Experimental program
Comparison scheme
Effect test

Embodiment 1

[0034] Prepare the cell line derived from MDCK by serum-free culture and suspension culture

[0035] CCL-34 in MDCK cell line provided by ATCC. In T-25 flasks, in EMEM medium supplemented with 10% serum at 37 °C and 5% CO 2 CCL-34 was cultured under. After cell expansion, the cells were cultured in a medium consisting of EMEM medium and serum-free medium (50%). During the culture process, confirm whether the growth of the cells is normal. When normal cell growth was confirmed, the grown cells were cultured in a medium containing serum-free medium (75%). This process was repeated to obtain cell lines adapted to serum-free medium (100%). EX-CELL MDCK (Sigma), UltraMDCK (Lonza) and VP-SFM (Invitrogen) can be used as medium for serum-free culture.

[0036] Cell lines adapted to serum-free media were extensively expanded in T-flasks. Then, in a spinner flask (Corning) at 37 °C and 5% CO 2 The expanded cell line was adapted to suspension culture with agitation at a rate of 4...

Embodiment 2

[0037] Evaluation of Cell Line Proliferation Potential

[0038] The prepared MDCK-derived cell lines cultured in a serum-free medium were cultured under the conditions shown in Table 1. The proliferative potential of MDCK-derived cell lines was assessed. MDCK cell line (ATCC CCL-34) was cultured in medium supplemented with 10% serum as a negative control.

[0039] Table 1

[0040] [Table 1]

[0041] [surface]

[0042]

[0043] At the beginning of the culture, the cell culture concentration was about 1.0×10 5 cells / ml. When the cell concentration reaches about 1×10 6 cells / ml or after 3-4 days of culture, the cells were passaged. Adjust the cell concentration at the initial stage of subculture to 1×10 5 cells / ml.
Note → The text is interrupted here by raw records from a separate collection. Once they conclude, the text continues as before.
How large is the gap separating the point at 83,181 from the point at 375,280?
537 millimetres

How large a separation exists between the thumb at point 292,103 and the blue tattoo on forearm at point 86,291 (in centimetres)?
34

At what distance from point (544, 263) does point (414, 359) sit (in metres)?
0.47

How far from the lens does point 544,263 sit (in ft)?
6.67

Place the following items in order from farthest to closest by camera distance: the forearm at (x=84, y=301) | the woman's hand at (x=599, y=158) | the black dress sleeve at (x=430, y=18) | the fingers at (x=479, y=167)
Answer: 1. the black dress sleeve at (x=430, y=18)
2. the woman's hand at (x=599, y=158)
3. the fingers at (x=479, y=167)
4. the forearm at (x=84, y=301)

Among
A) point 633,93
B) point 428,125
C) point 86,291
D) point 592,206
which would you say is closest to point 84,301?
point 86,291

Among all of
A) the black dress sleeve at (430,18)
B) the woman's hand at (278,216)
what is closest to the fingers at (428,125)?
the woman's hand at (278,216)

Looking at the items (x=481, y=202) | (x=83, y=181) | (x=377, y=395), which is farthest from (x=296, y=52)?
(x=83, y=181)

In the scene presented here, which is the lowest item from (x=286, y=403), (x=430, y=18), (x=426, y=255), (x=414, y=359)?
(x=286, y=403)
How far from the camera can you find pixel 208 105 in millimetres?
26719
[0044] Each of the MDCK-derived cell lines grown in serum-free media exhibited comparable cell growth rates to MDCK cells grown in serum media.

Embodiment 3

[0045] Evaluation of proliferation curve and passage stability of cell lines

[0046] After adaptation to serum-free culture and suspension culture, the three cell lines were further cultured in spinner flasks, and their proliferation curves and passage stability were evaluated. Adjust the concentration of cells at the initial stage of culture to approximately 4×10 5 cells / ml. After about 3-4 days of culture, the cell concentration reached about 2×10 6 cells / ml or more. Culture was performed under the following conditions. The result is as figure 1 shown.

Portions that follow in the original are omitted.